■ Exercise prompt: Copy out the records again character for character, starting at the line that contains "Within the image" and ending at the line that contains "5633 millimetres", with both of those lines included.

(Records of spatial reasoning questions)
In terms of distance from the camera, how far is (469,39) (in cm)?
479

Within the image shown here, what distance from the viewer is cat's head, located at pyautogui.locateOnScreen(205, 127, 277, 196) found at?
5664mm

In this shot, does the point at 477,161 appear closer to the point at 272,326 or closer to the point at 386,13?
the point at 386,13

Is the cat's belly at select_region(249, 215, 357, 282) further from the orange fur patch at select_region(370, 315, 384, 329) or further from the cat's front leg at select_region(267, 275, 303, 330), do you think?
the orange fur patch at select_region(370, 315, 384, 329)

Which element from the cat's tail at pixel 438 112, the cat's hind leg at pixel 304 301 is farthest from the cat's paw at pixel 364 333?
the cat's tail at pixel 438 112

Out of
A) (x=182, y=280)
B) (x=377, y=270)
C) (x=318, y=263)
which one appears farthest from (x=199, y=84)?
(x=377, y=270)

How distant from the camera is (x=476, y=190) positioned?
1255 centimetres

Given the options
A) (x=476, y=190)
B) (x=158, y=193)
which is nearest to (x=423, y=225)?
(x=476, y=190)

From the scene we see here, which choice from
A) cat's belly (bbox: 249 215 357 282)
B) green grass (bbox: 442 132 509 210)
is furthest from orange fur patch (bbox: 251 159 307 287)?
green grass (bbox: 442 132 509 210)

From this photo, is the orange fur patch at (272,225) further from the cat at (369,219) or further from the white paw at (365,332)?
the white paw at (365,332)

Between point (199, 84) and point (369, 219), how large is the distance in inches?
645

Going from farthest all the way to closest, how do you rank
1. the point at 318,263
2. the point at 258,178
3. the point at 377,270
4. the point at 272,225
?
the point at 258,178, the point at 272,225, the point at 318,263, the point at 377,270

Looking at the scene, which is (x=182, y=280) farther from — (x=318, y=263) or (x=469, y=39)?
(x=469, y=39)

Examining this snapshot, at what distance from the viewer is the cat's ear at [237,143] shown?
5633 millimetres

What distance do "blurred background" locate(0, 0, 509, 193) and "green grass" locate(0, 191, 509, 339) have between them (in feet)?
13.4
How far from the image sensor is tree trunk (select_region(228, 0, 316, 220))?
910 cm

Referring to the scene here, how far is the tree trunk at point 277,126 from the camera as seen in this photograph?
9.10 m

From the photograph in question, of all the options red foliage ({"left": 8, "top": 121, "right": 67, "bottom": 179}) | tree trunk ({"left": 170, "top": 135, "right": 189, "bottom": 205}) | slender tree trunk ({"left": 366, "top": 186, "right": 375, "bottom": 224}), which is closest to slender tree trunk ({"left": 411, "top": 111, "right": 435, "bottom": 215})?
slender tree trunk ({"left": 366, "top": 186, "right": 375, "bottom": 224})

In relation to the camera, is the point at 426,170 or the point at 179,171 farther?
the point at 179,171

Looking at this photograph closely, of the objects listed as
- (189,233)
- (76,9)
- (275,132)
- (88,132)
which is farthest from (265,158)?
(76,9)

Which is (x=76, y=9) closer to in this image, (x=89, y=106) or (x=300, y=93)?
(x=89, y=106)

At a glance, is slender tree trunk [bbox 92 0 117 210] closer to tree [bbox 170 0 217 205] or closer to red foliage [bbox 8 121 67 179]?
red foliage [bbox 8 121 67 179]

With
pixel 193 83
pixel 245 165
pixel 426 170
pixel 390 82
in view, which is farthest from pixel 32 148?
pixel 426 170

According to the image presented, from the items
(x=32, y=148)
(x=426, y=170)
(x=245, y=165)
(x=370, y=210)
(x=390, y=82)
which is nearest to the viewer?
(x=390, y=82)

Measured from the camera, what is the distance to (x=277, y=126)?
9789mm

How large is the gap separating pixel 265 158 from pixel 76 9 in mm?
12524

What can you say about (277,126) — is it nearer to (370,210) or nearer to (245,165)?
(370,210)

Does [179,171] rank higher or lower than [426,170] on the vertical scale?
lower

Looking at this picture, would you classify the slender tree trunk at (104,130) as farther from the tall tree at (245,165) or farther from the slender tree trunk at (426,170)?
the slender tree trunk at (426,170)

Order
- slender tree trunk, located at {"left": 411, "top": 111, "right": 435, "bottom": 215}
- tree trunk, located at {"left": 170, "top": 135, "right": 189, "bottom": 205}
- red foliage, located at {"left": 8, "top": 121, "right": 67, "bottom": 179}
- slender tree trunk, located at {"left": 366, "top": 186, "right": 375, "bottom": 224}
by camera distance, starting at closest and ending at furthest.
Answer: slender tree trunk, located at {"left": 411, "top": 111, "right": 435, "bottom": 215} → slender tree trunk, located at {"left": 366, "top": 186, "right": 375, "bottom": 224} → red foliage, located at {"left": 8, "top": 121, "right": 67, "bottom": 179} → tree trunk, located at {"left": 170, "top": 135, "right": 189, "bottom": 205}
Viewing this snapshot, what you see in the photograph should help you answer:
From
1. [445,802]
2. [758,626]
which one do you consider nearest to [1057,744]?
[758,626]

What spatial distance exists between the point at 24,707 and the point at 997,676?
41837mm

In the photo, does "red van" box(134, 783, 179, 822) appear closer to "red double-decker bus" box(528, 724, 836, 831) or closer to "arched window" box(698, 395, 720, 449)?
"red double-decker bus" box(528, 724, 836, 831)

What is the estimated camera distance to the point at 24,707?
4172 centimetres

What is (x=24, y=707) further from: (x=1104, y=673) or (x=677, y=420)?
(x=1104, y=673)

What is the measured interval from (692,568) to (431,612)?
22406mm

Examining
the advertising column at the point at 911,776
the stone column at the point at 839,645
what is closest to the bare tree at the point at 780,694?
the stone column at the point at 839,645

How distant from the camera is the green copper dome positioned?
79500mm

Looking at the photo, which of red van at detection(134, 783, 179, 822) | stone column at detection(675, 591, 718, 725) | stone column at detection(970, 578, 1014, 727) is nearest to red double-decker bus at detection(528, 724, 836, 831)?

■ Expected output:
Within the image shown here, what distance from the viewer is cat's head, located at pyautogui.locateOnScreen(205, 127, 277, 196) found at?
5664mm

In this shot, does the point at 477,161 appear closer to the point at 272,326 or closer to the point at 386,13?
the point at 386,13

Is the cat's belly at select_region(249, 215, 357, 282) further from the orange fur patch at select_region(370, 315, 384, 329) or further from the cat's front leg at select_region(267, 275, 303, 330), do you think?
the orange fur patch at select_region(370, 315, 384, 329)

Which element from the cat's tail at pixel 438 112, the cat's hind leg at pixel 304 301 is farthest from the cat's paw at pixel 364 333?
the cat's tail at pixel 438 112

Out of
A) (x=182, y=280)
B) (x=377, y=270)
C) (x=318, y=263)
which one appears farthest from (x=199, y=84)?
(x=377, y=270)

How distant from the camera is (x=476, y=190) positioned?
1255 centimetres

Given the options
A) (x=476, y=190)
B) (x=158, y=193)
which is nearest to (x=423, y=225)?
(x=476, y=190)

From the scene we see here, which choice from
A) cat's belly (bbox: 249 215 357 282)
B) green grass (bbox: 442 132 509 210)
is furthest from orange fur patch (bbox: 251 159 307 287)?
green grass (bbox: 442 132 509 210)

From this photo, is the orange fur patch at (272,225) further from the cat at (369,219) or further from the white paw at (365,332)?
the white paw at (365,332)

Between point (199, 84) and point (369, 219), how large is the distance in inches?
645

Going from farthest all the way to closest, how do you rank
1. the point at 318,263
2. the point at 258,178
3. the point at 377,270
4. the point at 272,225
?
the point at 258,178, the point at 272,225, the point at 318,263, the point at 377,270

Looking at the scene, which is (x=182, y=280) farther from — (x=318, y=263) or (x=469, y=39)?
(x=469, y=39)

Examining this snapshot, at what distance from the viewer is the cat's ear at [237,143] shown?
5633 millimetres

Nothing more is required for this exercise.